Wanita itupun membuka bagasi mobil lalu membantu (Name) membawa barangnya. Dan setelahnya, mereka pun masuk lalu bersiap menuju tempat tinggal (Name) yang baru.

"Listen to me, (Name). This is'nt in Japan. We are in America. Here, you don't need to adjust your age to the level of education.As long as you are capable and smart, you can jump to college. Not only that, you can even graduate quickly before you reach twenty-one years of age. Understand?"

"I'll . But, you must keep your promise, okay?" ucap (Name) dengan raut sedih.
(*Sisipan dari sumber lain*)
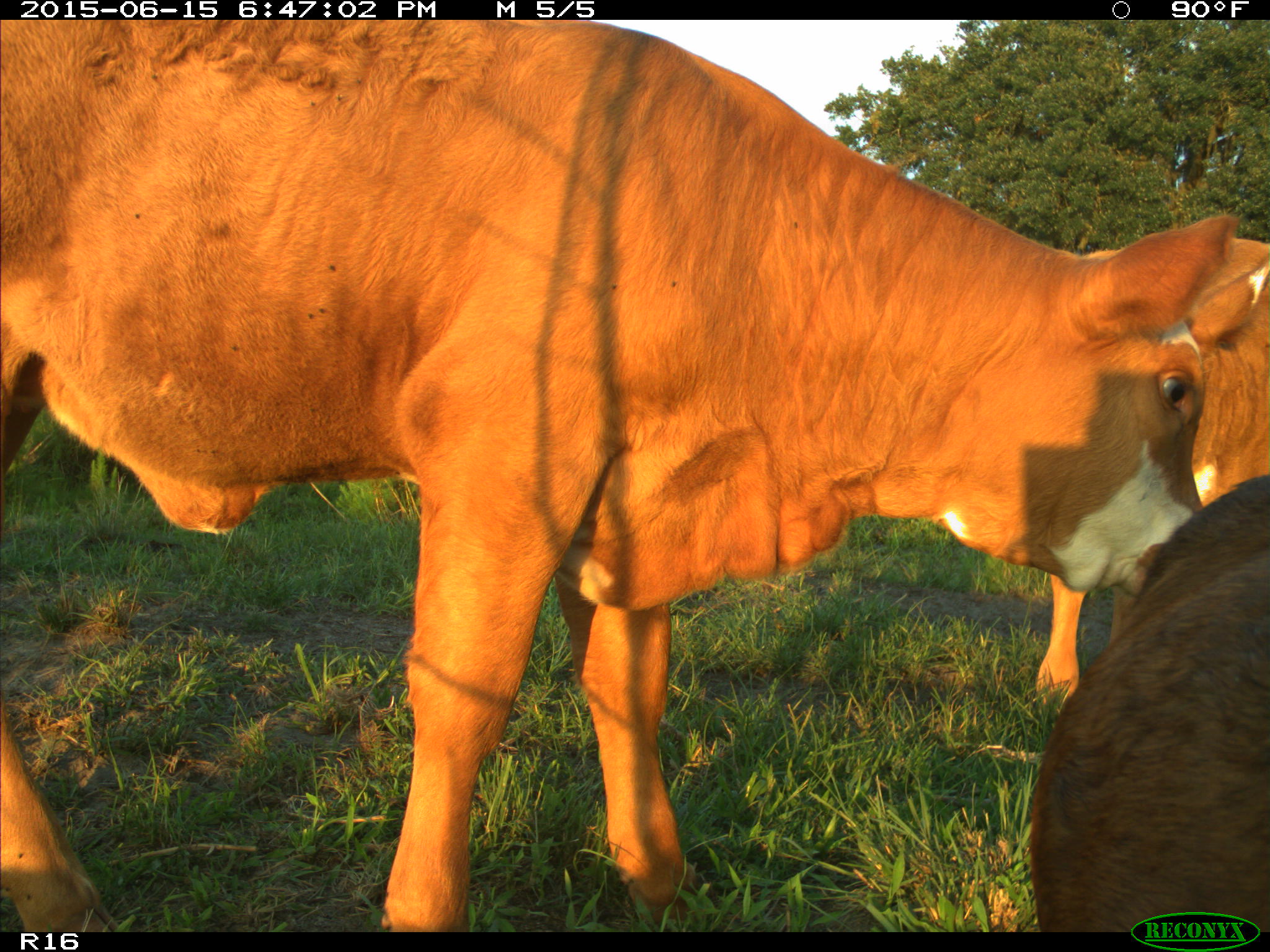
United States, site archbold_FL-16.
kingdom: Animalia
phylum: Chordata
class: Mammalia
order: Artiodactyla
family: Bovidae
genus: Bos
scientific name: Bos taurus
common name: domestic cow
"I promise," jawab wanita itu dengan senyuman manis di wajahnya.

Tidak lama kemudian, mereka pun tiba di rumah baru (Name). Namun, saat melihat rumah itu, hanya ada kesedihan di hati (Name). Ia teringat kedua orang tuanya serta teman-temannya di Jepang.

"Don't be sad, believe me if it all ends quickly," ucap wanita itu sembari keluar dari mobil dan membuka bagasi mobilnya.
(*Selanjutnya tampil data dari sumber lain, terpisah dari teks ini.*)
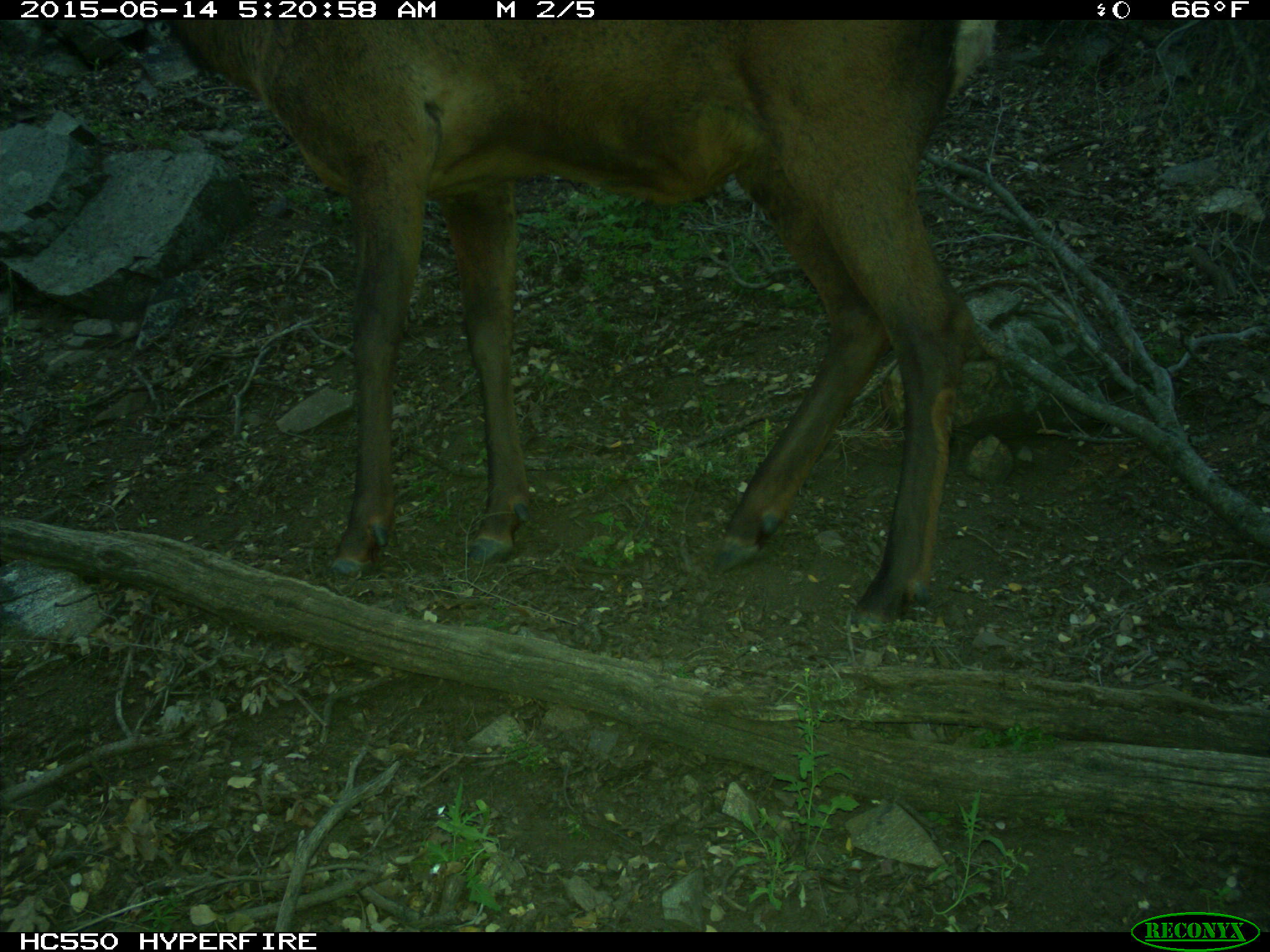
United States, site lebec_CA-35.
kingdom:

'Dia benar. Untuk apa aku bersedih,' batin (Name) yang sejatinya tidak bisa menahan perasaan sedihnya.

(Name) pun menyusul wanita tersebut dan mengambil beberapa koper yang ia bawa. Setelahnya, mereka pun mulai melakukan room tour.

"So, this is my house. If you need anything, just call me or the maids," jelas wanita itu yang kini tengah menuangkan teh pada (Name).

Ya, kini mereka sedang bersantai sejenak di ruang keluarga.

"Um ...."

"Suzu Kuromori, that's my name. Just call me Suzu, okay?" ucap wanita itu yang mengerti maksud (Name).

"Suzu ... Suzu ... wait, Suzu Kuromori ... you are from Japan," ucap (Name) dengan tatapan tidak percaya.

"Ekh!? Bagaimana Anda bisa kemari, Suzu-san!?"

"Ceritanya sangat panjang. Tapi, akan aku pastikan jika kau akan mengerti dengan cepat," ucap Suzu dengan senyuman yang tersirat kesedihan.

"Dunia memang selalu menjadi misteri ya, Suzu-san. Aku bahkan tidak mengerti mengapa aku seperti di usir dari kedua orang tua serta kehidupanku," ucap (Name) sembari menatap cangkir teh yang memiliki pantulan dirinya.

"Tapi dengan misteri itu, kau jadi mengerti siapa dirimu yang sebenarnya. Dan sekarang, saatnya untukmu berusaha menjadi yang terbaik agar kau bisa mendapatkan semua kejelasan dariku," ucap Suzu dengan senyuman lembut.

"Um, akan aku usahakan," ucap (Name) yang kini tengah tersenyum kecil.

*****

"Bukankah ini sangat aneh, Yuuki," ucap Nito yang masih sibuk dengan laptop di pangkuannya.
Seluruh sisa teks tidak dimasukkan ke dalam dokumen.